_WORKING DATA:_
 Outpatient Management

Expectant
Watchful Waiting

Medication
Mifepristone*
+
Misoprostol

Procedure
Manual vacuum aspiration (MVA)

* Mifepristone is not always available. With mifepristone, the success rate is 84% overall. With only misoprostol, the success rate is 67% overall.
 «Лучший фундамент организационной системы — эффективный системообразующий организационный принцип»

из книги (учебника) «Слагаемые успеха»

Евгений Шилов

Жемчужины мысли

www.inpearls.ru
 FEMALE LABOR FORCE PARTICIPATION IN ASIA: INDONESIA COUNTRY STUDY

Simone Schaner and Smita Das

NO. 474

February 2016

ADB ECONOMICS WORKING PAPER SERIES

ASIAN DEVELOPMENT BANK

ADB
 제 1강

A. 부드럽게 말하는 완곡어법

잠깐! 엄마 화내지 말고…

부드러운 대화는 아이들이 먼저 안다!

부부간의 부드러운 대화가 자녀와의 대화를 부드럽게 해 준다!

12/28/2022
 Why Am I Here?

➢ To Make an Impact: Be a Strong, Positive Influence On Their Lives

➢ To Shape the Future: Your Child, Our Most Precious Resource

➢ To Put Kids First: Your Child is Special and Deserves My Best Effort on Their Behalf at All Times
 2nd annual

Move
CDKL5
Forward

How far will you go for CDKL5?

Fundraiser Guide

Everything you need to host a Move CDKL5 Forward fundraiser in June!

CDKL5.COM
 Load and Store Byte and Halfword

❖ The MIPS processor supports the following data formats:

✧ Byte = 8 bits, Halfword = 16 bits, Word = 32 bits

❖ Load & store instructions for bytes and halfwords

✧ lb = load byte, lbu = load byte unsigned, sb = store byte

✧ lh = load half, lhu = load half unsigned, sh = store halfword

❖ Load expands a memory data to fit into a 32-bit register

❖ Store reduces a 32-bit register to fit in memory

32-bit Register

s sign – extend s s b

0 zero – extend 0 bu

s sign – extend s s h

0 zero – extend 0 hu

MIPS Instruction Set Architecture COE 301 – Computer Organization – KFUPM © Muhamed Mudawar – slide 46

_PROBLEM TO SOLVE:_
The listing above holds a line with "Everything you need" and a line with "0 zero – extend 0 bu". Print the stretch from the first through the second, exactly and alone.

_PROBLEM SOLUTION:_
Everything you need to host a Move CDKL5 Forward fundraiser in June!

CDKL5.COM
 Load and Store Byte and Halfword

❖ The MIPS processor supports the following data formats:

✧ Byte = 8 bits, Halfword = 16 bits, Word = 32 bits

❖ Load & store instructions for bytes and halfwords

✧ lb = load byte, lbu = load byte unsigned, sb = store byte

✧ lh = load half, lhu = load half unsigned, sh = store halfword

❖ Load expands a memory data to fit into a 32-bit register

❖ Store reduces a 32-bit register to fit in memory

32-bit Register

s sign – extend s s b

0 zero – extend 0 bu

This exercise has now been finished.